Apology Accepted

dix

I opened my eyes to see Matt standing above me with a slight grin on his face. He handed me a chocolate muffin. I took it from him and set it on my stomach, closing my eyes again.

“Olleh called,” Matt grinned as my eyes fluttered back open, “’E said ‘e’ll be ‘ere in like thirty minutes an’ ‘es takin’ yeh out.”

“Out where?” I mumbled, rubbing my eyes and grabbing my muffin before sitting up.

“I dunno.”

I rolled my eyes playfully and put my feet on the floor, running a hand through my hair. I peeled the wrapper from my muffin and took a big bite of it, “Mmm, this is really good,” I mumbled, swallowing, “Where did you get these?”

“I made ‘em.” He said, taking the rest of it from me, “Now go take a shower and get dressed.
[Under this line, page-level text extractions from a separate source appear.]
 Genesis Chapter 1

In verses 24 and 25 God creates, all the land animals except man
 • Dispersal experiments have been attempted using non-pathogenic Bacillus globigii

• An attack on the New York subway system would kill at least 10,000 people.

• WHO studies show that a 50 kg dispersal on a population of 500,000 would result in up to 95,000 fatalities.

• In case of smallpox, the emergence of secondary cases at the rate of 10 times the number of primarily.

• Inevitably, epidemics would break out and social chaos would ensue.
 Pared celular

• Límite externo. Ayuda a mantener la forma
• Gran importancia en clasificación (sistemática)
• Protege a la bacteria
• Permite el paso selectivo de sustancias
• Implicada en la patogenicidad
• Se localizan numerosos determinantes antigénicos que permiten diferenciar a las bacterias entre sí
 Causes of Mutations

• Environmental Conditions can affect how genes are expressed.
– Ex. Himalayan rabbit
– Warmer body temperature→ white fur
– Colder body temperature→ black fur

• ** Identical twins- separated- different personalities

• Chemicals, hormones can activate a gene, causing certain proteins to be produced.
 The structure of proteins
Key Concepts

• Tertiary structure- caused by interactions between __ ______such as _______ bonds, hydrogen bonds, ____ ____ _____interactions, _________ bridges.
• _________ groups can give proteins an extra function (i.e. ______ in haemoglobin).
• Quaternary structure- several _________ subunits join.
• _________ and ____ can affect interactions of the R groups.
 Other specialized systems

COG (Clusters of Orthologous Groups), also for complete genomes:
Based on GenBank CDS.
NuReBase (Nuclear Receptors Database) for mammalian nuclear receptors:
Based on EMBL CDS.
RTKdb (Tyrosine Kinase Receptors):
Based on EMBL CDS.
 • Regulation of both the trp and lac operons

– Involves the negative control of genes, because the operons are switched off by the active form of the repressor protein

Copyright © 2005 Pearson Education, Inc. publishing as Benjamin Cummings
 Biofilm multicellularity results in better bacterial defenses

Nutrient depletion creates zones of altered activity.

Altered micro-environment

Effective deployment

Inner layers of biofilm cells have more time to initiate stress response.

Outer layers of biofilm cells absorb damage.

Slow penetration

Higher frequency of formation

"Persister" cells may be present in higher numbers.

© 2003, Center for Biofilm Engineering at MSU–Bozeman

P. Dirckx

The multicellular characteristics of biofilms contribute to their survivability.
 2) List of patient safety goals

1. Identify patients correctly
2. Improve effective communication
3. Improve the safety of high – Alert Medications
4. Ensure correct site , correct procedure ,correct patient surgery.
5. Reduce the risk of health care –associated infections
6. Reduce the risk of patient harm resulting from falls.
You can finish the muffin later.”

I stood up and looked at him, reaching for the muffin again, “Matt. Give it back!” I laughed.

He merely shook his head and walked away, placing it on the counter, “Shower. Clothes. Hair. Then muffin.”

I laughed slightly, glad I could be so comfortable around someone I hardly knew. Usually, I was awkward and quiet, but Matt had one of those personalities that you just couldn’t be awkward around. He was sweet, and caring. And he did nothing for himself. It seemed like he was only here to make things better for other people, people like Oliver.

I stretched lightly and shot Matt one last grin before heading towards the shower. I stopped at the shower door when Matt said something to me.

He was leaning against his counter, chomping down on an another apple; I swear I’d seen him eat like five of those things since I’d been here.

“This is the first mornin’ Olleh’s called meh and not been ‘ungover.”

It was an obvious statement, and he had said just as nonchalantly as he would have mentioned that he was out of coffee filters.

I didn’t know what to say, so I didn’t say anything. I suppose it was somewhat of a thank you, like maybe he was happy I finally showed up here, because Oliver didn’t drink when I was around, he was well enough within himself that he didn’t need alcohol to balance him out. So I simply grinned at him knowingly and stepped into the bathroom.

It only took me eight minutes to shower, which left me with about twenty two minutes to do my hair and get dressed. So, I quickly shook my hair out, getting rid of as much water as I possibly could, then I ran some gel through it and crunched it in between my fingers, too lazy to blow dry it and mess around with it. My heart was pumping the whole time I was doing this. I didn’t want to take too long and make Oli late for whatever he was taking me to do.

Then, just the thought of Oliver made my stomach flip at least three times and it made me sick. Not in a bad way, no. It made me sick because I was so anxious, so excited, so nervous to be able to spend time with him, alone.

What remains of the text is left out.